MARY BETH SHERIDAN
Posted November 16, 2010
The U.S. military has begun to work closely with Mexico’s armed forces, sharing information and training soldiers in an expanding effort to help that country battle its violent drug cartels, according to U.S. and Mexican officials.
- A d v e r t i s e m e n t
U.S. military officials have been hesitant to discuss publicly their growing ties with Mexico, for fear of triggering a backlash among a Mexican public wary of interference. But current and former officials say that the U.S. military has instructed hundreds of Mexican officers in the past two years in subjects such as how to plan military operations, use intelligence to hunt traffickers and observe human rights.

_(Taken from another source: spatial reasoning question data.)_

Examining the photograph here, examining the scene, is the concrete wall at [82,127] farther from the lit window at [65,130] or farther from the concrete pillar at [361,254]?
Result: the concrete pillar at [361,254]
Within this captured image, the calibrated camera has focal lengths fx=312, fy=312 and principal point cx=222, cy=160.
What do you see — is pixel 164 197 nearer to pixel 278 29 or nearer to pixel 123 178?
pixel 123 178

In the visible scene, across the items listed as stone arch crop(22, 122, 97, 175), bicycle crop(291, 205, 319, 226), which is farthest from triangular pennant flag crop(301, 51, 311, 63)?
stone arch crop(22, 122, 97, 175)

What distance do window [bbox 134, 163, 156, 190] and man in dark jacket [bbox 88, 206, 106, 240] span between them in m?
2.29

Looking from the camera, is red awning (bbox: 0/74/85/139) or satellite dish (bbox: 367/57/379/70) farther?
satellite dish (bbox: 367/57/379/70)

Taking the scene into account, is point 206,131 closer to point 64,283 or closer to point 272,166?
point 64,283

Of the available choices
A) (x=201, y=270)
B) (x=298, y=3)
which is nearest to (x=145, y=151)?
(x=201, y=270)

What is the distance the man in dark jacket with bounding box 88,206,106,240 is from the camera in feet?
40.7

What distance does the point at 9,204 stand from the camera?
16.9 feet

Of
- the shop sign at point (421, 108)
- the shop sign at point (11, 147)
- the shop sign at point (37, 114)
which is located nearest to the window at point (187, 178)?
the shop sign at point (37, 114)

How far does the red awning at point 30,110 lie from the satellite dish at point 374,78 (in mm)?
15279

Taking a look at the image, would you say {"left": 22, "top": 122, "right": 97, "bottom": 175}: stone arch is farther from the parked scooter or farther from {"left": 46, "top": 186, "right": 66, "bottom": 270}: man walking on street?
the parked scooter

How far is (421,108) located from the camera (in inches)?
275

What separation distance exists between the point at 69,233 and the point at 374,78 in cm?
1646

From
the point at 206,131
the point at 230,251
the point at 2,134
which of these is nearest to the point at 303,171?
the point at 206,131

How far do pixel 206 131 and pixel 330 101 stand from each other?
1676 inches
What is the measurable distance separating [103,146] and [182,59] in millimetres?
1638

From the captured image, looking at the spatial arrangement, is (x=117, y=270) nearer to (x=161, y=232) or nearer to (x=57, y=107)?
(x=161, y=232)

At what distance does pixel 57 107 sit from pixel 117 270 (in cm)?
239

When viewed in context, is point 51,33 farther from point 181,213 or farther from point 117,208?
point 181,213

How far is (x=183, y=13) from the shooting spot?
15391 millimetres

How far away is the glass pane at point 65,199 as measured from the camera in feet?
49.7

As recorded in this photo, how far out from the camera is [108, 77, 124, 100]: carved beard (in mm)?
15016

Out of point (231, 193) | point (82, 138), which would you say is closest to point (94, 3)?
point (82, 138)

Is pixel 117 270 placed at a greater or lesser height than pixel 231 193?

The Pentagon’s counter-narcotics funding for Mexico has nearly tripled, from $12.2 million in 2008 to more than $34 million in 2010, according to estimates by the Government Accountability Office. While that is a small fraction of the Mexican anti-drug money provided by the State Department, the funding is significant because of the history of chilly relations between the two militaries.
Secretary of State Hillary Rodham Clinton recently reflected U.S. alarm over the Mexican cartels, saying that in some cases they were “morphing into or making common cause with what we would consider an insurgency.” The comment was splashed across front pages in Mexico, and President Barack Obama hastened to assure angry Mexicans that he did not characterize the traffickers as a rebel movement.